▶ Supplied passage
The world of robotic surgery is dominated by Intuitive Surgical and its expensive da Vinci platform.
A myriad startups have big ambitions to play in that market, including the likes of Google and Johnson & Johnson, who have created a joint venture under the moniker Verb Surgical. The CEO of that company envisions a product platform that includes analytics, machine learning and advanced imaging and all of that for a much lower cost than a da Vinci system.
Yet the path to providing an alternative to the da Vinci has so far proved tough. TransEnterix, based in North Carolina, was widely expected to introduce the second robot in the U.S. market in the spring, but stumbled badly when the Food and Drug Administration unexpectedly rejected its 510(k) application for the SurgiBot system.
Now a U.K. startup with similar goals of providing a flexible, affordable platform to perform minimally invasive robot-assisted surgery has raised $20.3 million from investors. Cambridge Medical Robotics garnered that amount in a Series A round of investment.

▶ Given records
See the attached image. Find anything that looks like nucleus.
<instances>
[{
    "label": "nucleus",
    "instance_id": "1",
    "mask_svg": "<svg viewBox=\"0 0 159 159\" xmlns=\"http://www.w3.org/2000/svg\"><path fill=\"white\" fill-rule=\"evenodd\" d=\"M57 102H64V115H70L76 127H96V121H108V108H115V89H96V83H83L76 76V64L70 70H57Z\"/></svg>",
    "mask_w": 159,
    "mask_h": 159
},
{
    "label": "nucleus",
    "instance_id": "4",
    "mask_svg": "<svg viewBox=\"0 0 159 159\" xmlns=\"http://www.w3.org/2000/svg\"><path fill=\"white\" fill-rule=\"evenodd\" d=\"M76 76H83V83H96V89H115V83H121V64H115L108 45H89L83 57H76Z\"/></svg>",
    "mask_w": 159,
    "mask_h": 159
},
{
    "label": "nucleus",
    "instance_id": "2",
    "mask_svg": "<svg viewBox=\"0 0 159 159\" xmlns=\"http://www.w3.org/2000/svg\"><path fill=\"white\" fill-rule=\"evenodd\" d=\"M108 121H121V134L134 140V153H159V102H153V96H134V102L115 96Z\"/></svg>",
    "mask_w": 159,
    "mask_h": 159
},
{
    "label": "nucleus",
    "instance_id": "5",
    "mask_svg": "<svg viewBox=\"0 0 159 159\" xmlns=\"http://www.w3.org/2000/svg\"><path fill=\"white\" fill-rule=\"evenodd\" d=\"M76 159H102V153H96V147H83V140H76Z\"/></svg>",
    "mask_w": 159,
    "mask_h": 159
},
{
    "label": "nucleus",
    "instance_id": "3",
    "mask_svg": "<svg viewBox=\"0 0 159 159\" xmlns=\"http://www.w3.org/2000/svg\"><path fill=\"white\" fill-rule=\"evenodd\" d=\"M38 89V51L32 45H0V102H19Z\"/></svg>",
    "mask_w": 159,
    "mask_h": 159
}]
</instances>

▶ Work to complete
Repeat the robotic surgery passage above, starting with "Yet the path" and going on through "round of investment.", but switch "Series A" to "Series B".

▶ Written answer
Yet the path to providing an alternative to the da Vinci has so far proved tough. TransEnterix, based in North Carolina, was widely expected to introduce the second robot in the U.S. market in the spring, but stumbled badly when the Food and Drug Administration unexpectedly rejected its 510(k) application for the SurgiBot system.
Now a U.K. startup with similar goals of providing a flexible, affordable platform to perform minimally invasive robot-assisted surgery has raised $20.3 million from investors. Cambridge Medical Robotics garnered that amount in a Series B round of investment.